# [CHALLENGE]
Pick out every line below that contains the word "yellow", and copy each of those lines.

# [LISTED RECORDS]
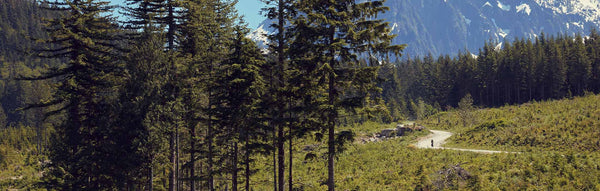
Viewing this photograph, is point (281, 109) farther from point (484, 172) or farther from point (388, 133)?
point (388, 133)

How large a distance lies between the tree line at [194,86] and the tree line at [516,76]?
55943 millimetres

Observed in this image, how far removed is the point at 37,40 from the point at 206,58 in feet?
28.7

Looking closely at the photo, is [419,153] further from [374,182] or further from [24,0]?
[24,0]

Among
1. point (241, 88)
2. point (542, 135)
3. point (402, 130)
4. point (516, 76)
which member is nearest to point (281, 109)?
point (241, 88)

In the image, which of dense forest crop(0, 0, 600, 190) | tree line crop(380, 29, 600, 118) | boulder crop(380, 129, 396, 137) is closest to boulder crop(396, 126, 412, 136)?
boulder crop(380, 129, 396, 137)

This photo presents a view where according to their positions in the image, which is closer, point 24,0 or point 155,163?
point 155,163

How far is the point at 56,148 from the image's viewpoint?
64.0 feet

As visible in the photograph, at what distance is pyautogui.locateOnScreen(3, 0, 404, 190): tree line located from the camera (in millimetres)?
13898

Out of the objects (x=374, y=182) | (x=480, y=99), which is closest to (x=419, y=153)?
(x=374, y=182)

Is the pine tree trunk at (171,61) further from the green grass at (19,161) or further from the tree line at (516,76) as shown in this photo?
the tree line at (516,76)

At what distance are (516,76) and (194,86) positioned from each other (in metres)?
83.8

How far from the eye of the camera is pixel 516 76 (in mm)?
80750

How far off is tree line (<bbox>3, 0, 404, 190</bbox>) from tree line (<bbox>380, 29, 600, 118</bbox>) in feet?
184

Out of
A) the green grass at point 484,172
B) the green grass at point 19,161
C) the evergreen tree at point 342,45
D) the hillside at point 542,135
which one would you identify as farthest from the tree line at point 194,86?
the hillside at point 542,135
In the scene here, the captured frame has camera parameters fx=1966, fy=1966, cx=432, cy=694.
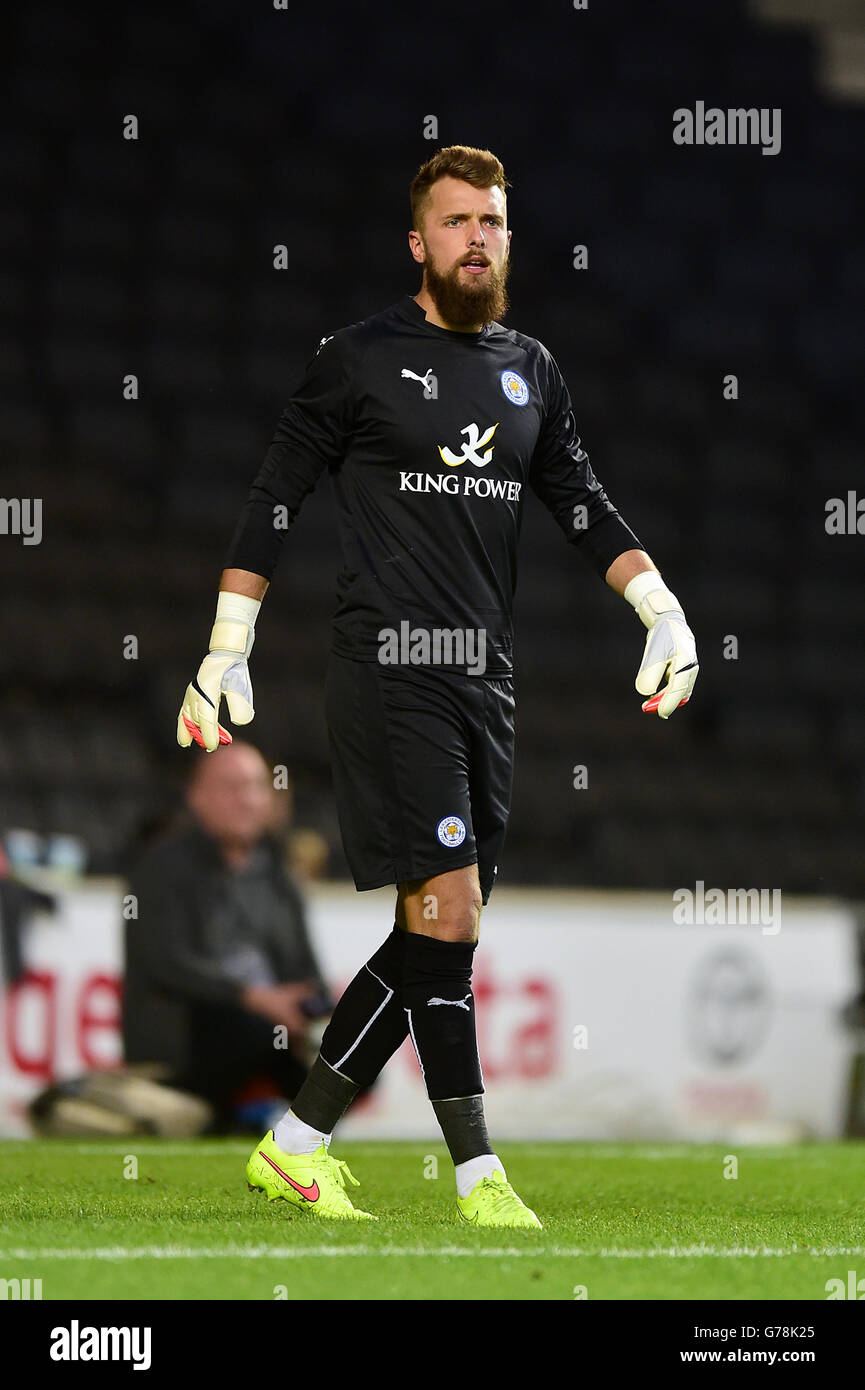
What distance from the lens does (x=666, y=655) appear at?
3.95m

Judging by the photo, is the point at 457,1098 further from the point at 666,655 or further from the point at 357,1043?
the point at 666,655

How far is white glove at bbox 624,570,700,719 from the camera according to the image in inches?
154

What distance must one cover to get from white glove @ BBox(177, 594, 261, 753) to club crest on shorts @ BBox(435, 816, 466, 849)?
1.48 ft

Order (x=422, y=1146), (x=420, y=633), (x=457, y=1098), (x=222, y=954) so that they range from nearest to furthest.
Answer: (x=457, y=1098) → (x=420, y=633) → (x=422, y=1146) → (x=222, y=954)

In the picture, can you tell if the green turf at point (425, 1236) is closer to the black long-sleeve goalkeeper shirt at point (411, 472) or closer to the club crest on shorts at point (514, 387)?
the black long-sleeve goalkeeper shirt at point (411, 472)

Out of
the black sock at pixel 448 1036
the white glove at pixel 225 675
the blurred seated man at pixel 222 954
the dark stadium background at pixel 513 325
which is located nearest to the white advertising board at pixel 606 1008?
the blurred seated man at pixel 222 954

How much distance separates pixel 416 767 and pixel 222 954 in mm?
3770

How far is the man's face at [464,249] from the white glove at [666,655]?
672 mm

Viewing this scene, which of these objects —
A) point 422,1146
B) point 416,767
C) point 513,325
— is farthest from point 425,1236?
point 513,325

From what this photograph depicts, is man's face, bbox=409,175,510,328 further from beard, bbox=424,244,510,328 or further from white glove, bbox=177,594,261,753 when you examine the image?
white glove, bbox=177,594,261,753

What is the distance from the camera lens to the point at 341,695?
12.6 ft

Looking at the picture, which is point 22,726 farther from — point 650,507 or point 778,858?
point 650,507

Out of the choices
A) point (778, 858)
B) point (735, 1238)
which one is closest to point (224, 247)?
point (778, 858)

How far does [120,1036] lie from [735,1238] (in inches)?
150
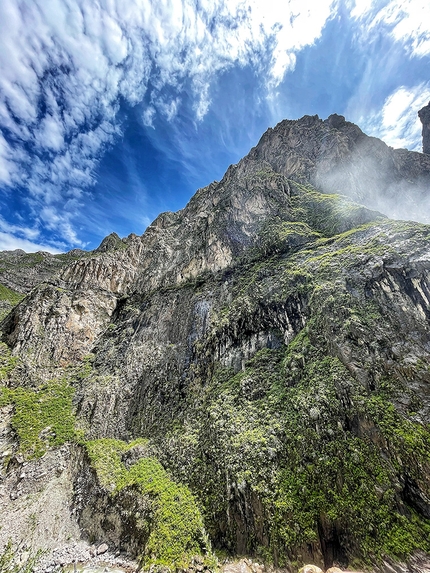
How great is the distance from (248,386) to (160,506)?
13.4 meters

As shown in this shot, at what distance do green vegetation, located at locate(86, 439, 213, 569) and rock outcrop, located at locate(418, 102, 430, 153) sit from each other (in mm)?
130952

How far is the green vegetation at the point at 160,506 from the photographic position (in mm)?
18422

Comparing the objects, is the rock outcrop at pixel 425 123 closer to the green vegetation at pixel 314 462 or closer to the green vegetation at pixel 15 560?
the green vegetation at pixel 314 462

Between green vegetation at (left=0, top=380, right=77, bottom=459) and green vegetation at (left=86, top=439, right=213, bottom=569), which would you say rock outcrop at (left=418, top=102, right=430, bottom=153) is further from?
green vegetation at (left=0, top=380, right=77, bottom=459)

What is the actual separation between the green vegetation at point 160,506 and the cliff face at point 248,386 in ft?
0.44

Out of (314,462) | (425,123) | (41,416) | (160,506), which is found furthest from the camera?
(425,123)

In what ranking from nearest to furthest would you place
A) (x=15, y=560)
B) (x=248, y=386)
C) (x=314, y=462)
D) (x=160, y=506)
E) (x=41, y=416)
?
(x=314, y=462) → (x=15, y=560) → (x=160, y=506) → (x=248, y=386) → (x=41, y=416)

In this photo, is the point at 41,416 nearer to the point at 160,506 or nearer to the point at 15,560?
the point at 15,560

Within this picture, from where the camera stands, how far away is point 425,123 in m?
97.8

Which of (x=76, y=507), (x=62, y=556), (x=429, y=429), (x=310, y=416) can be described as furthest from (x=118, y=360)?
(x=429, y=429)

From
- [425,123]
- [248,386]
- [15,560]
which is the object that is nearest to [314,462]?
[248,386]

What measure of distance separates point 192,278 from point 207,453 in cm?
3115

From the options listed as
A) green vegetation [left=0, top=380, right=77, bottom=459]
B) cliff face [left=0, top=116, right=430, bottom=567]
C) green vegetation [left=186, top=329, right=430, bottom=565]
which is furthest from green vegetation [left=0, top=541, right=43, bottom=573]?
green vegetation [left=186, top=329, right=430, bottom=565]

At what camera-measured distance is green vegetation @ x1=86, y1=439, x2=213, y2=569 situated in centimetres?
1842
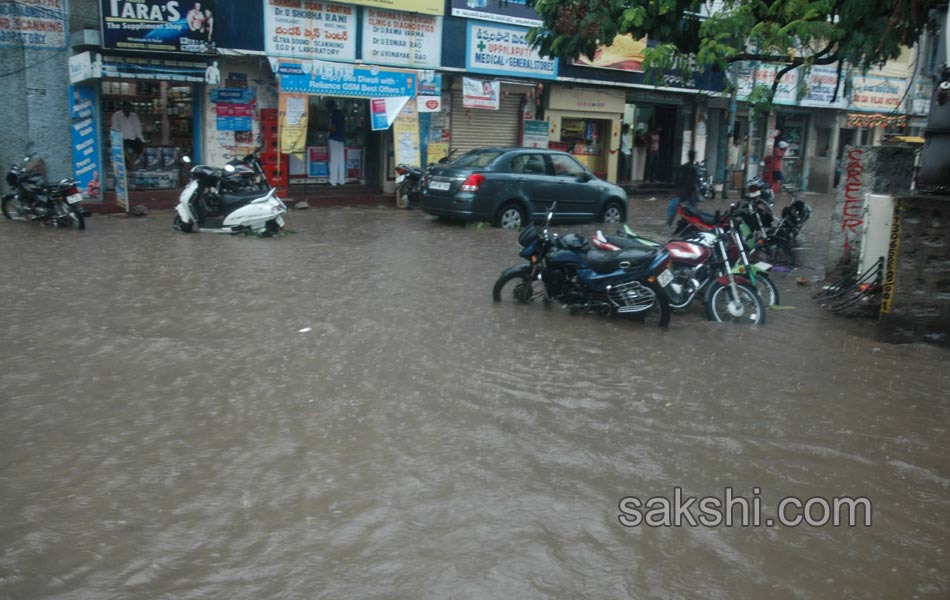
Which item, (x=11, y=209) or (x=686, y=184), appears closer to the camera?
(x=11, y=209)

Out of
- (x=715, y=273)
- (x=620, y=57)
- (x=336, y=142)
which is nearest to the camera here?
(x=715, y=273)

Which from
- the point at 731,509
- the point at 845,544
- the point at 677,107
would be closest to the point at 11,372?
the point at 731,509

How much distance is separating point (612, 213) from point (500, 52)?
18.1 feet

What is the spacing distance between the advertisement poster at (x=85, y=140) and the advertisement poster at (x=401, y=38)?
554cm

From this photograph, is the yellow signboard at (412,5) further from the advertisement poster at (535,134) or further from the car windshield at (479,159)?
the car windshield at (479,159)

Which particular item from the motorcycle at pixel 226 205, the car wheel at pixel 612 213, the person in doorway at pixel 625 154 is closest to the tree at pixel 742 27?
the car wheel at pixel 612 213

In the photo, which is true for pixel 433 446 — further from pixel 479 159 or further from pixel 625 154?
pixel 625 154

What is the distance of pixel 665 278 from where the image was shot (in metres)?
8.15

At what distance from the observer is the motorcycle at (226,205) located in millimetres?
12727

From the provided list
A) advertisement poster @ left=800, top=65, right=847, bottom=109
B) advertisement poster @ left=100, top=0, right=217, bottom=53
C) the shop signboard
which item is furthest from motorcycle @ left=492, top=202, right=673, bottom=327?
the shop signboard

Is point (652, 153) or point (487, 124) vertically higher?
point (487, 124)

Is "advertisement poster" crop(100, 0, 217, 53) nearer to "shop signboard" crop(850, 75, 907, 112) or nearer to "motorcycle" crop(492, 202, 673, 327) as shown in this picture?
"motorcycle" crop(492, 202, 673, 327)

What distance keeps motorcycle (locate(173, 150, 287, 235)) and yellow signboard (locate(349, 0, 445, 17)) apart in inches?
219
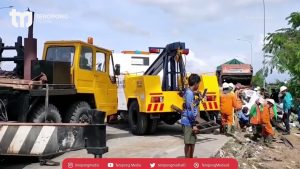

# [RESPONSE]
From this photograph, is the yellow signboard at (412,5) further from the advertisement poster at (535,134) or further from the car windshield at (479,159)?
What distance keeps motorcycle (locate(173, 150, 287, 235)) and yellow signboard (locate(349, 0, 445, 17)) apart in inches?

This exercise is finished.